8 finished potato dumplings (to serve alongside the legs)
2.2 lbs. red cabbage
10 bay leaves
1 Tbsp. cloves
1-2 cinnamon sticks
THE OTTO GRILL
Crispy crust guaranteed! Perfecting a crunchy skin while still keeping the meat super tender is the biggest challenge when preparing a Christmas goose. This can be especially hard if you only have a regular oven and all the other xmas stress around you. That’s why Otto comes prepared with some serious grilling. By using the sous vide cooking method, a low temperature water bath or low temperature cooking in the oven, the meat cooks evenly and tenderly. Then, the Otto Grill fires up and ensures a golden brown, crispy and aromatic skin. Get ready for Christmas!
In Germany as well as for some in the US, roasted goose on the Christmas table is a family tradition. And while a turkey may be bigger, there is nothing like the taste of goose meat. For this Christmas goose recipe, Otto picked a special German goose which is famous for its low percentage of fat and particularly tender meat. Only the best for Christmas!
Goose legs sous vide or in the oven
First, you need to cook the goose legs sous vide or in a water bath at 150°F for about ten hours. To do this, vacuum seal your goose legs and let them bathe in 150°F water.

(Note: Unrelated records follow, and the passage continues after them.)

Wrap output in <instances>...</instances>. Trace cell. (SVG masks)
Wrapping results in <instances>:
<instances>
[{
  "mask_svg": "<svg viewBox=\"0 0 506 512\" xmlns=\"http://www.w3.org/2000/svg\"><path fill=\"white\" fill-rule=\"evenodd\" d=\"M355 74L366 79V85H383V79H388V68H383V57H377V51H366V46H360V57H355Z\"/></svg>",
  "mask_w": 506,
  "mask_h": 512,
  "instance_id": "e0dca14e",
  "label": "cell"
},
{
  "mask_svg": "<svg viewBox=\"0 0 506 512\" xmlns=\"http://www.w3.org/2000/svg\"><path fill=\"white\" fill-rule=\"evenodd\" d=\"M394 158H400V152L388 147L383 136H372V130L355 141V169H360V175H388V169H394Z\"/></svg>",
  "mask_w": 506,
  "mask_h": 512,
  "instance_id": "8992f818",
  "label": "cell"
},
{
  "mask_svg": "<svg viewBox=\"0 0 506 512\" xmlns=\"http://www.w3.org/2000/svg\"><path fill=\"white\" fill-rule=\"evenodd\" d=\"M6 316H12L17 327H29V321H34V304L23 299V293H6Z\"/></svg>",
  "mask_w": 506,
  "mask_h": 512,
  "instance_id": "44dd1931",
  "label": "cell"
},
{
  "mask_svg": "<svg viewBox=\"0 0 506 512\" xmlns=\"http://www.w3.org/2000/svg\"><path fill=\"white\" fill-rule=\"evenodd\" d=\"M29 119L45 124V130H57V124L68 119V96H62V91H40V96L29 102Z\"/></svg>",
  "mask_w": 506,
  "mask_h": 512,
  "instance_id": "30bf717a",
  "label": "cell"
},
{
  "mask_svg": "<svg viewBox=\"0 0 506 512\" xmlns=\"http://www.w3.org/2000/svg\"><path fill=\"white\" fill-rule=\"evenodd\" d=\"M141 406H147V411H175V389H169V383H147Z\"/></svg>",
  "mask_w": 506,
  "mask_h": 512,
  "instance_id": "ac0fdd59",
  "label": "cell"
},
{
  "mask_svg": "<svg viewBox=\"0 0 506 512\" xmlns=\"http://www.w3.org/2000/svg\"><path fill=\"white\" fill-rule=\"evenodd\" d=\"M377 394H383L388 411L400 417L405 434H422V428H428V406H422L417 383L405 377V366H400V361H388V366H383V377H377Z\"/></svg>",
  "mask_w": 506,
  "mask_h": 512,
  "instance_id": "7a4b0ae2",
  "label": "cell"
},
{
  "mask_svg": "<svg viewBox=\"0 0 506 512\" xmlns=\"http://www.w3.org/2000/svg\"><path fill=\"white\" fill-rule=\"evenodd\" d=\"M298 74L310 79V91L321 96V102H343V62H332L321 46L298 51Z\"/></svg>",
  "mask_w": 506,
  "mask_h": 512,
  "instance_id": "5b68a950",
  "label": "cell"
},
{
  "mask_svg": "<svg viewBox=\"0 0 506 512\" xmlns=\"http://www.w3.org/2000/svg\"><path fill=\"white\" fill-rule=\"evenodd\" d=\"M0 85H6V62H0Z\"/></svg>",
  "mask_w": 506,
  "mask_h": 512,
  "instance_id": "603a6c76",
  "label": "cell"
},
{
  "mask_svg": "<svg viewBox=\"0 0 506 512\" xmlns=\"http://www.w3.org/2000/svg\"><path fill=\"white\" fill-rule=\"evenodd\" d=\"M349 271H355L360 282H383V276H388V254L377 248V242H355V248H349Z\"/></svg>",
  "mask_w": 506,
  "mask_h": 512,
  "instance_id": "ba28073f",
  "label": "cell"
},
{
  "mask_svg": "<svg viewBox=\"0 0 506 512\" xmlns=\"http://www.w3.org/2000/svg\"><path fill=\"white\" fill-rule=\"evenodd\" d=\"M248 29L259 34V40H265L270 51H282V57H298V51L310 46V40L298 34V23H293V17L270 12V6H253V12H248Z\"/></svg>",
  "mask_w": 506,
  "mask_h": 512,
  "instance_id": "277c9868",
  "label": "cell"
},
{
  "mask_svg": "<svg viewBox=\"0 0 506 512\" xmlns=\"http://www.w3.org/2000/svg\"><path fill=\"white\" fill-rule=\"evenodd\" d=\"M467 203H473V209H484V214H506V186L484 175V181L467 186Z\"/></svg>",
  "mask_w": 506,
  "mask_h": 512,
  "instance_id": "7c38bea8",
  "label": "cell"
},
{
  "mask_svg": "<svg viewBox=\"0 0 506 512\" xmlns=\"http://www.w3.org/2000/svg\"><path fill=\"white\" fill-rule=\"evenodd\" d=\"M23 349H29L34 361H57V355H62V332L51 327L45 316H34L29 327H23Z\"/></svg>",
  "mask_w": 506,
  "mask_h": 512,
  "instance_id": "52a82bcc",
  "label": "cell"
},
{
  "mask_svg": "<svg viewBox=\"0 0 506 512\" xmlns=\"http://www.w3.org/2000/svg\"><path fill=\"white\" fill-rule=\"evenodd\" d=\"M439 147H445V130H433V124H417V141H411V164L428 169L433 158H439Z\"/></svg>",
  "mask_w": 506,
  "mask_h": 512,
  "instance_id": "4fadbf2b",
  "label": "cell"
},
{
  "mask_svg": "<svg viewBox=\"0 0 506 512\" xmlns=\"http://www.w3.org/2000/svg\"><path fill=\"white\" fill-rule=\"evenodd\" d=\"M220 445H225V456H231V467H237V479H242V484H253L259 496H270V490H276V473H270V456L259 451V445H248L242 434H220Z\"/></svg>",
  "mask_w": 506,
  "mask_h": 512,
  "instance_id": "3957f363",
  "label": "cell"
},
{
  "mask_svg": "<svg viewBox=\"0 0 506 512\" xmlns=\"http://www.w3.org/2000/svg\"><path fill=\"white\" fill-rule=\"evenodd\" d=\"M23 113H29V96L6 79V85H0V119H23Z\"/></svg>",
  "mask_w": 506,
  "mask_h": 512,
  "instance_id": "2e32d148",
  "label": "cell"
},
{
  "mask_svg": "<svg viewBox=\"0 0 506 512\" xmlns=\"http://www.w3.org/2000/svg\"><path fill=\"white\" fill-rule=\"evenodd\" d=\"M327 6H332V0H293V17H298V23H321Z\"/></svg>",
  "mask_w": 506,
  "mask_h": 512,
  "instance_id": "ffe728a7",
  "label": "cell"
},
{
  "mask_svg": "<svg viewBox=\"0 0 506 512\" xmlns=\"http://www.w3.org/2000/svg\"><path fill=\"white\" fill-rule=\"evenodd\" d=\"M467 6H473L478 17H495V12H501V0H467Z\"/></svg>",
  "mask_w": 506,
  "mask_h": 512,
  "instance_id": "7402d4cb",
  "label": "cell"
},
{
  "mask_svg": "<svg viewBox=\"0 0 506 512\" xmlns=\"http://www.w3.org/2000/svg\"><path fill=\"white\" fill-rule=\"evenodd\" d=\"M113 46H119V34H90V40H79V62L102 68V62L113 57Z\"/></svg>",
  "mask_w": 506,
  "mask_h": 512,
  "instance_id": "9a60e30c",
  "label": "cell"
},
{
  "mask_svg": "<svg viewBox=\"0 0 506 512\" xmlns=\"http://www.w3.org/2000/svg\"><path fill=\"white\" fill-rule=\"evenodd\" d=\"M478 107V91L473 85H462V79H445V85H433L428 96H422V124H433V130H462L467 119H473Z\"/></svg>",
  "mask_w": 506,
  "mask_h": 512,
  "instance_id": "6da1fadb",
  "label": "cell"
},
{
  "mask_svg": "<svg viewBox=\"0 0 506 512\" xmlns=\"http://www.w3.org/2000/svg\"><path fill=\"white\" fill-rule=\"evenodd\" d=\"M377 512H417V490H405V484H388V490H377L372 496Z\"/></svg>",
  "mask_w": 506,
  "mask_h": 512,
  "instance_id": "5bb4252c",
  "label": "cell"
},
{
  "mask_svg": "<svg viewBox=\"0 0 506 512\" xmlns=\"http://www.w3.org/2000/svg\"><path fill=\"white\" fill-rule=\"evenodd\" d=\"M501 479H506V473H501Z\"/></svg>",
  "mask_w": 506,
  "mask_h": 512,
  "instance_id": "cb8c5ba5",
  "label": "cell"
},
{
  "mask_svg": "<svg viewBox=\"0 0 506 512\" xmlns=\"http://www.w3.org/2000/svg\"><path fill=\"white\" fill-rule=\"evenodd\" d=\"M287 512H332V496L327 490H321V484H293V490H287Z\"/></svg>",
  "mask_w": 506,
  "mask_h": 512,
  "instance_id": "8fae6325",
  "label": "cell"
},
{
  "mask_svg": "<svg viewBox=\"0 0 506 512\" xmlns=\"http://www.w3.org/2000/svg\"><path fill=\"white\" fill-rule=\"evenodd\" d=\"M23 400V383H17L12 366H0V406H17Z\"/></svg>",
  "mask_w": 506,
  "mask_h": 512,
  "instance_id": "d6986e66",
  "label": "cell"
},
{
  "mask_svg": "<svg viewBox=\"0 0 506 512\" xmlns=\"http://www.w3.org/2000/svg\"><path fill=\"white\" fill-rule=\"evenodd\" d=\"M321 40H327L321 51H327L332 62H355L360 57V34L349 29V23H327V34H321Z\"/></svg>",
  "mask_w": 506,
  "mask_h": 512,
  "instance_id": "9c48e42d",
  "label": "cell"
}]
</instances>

Some use a precision cooker which attaches to the outside of a pot to consistently keep the temperature. You can also use a slow cooker to achieve this percise style of cooking. Alternatively, bake them in the oven at 170°F for about five hours is just as sufficient.
Preparing the red cabbage
Start by preparing the sides like the red cabbage a half an hour before the goose legs are ready. Put the red cabbage in a pot and add cloves, bay leaves, apple pieces and a cinnamon stick. Season it with salt and pepper and give it a good stir. Let it stew for about 20 minutes.Otto’s tip: Prepare it the day before — this way the red cabbage becomes even more aromatic. While the red cabbage is stewing: peel the carrots and cook them in another pot for 10 to 15 minutes.
Have some sauce with it
Heat up some olive oil in a pan and sauté the onion rings. Otto’s tip: Caramelize them with 2 tablespoons of brown sugar for more of a sweet and Christmas taste. Then, douse them with red wine, add the goose stock and let it all stew. You can add a bit of starch if you want it to thicken, but it should be fine without. And if you blend all the juices together after the goose is done, you will have a fine gravy. The finishing touch is to add tomatoes and the pre-cooked carrots before you put the top on and let it cooke at a medium temperature. For a more Christmassy note, stir in 2 tablespoons of ginger powder.
Preheat the Otto Grill without the grill grate to 1500°F for three minutes. Shallowly slice the goose legs crosswise for ventilation and place them on the grill grate. There is enough space for at least two legs on the grill grate of the 1500°F Steak Grill. Set the Meat-O-Meter to stage 5 and grill them on the lowest possible temperature. Grill the goose legs for one to two minutes on the Otto Grill until they have a crispy crust and some nice roast aromas. Otto’s tip: If the legs are really big, you can place the grill grat right on top of the drip tray to create more space between the meat and the burners. Now you are all set for your Christmas goose dinner!
Take the meat off the grill and sprinkle them with some coarse sea salt. Serve the goose legs with the red cabbage and sauce. As a side, Otto recommends some classic potato dumplings. Enjoy your Christmas BBQ!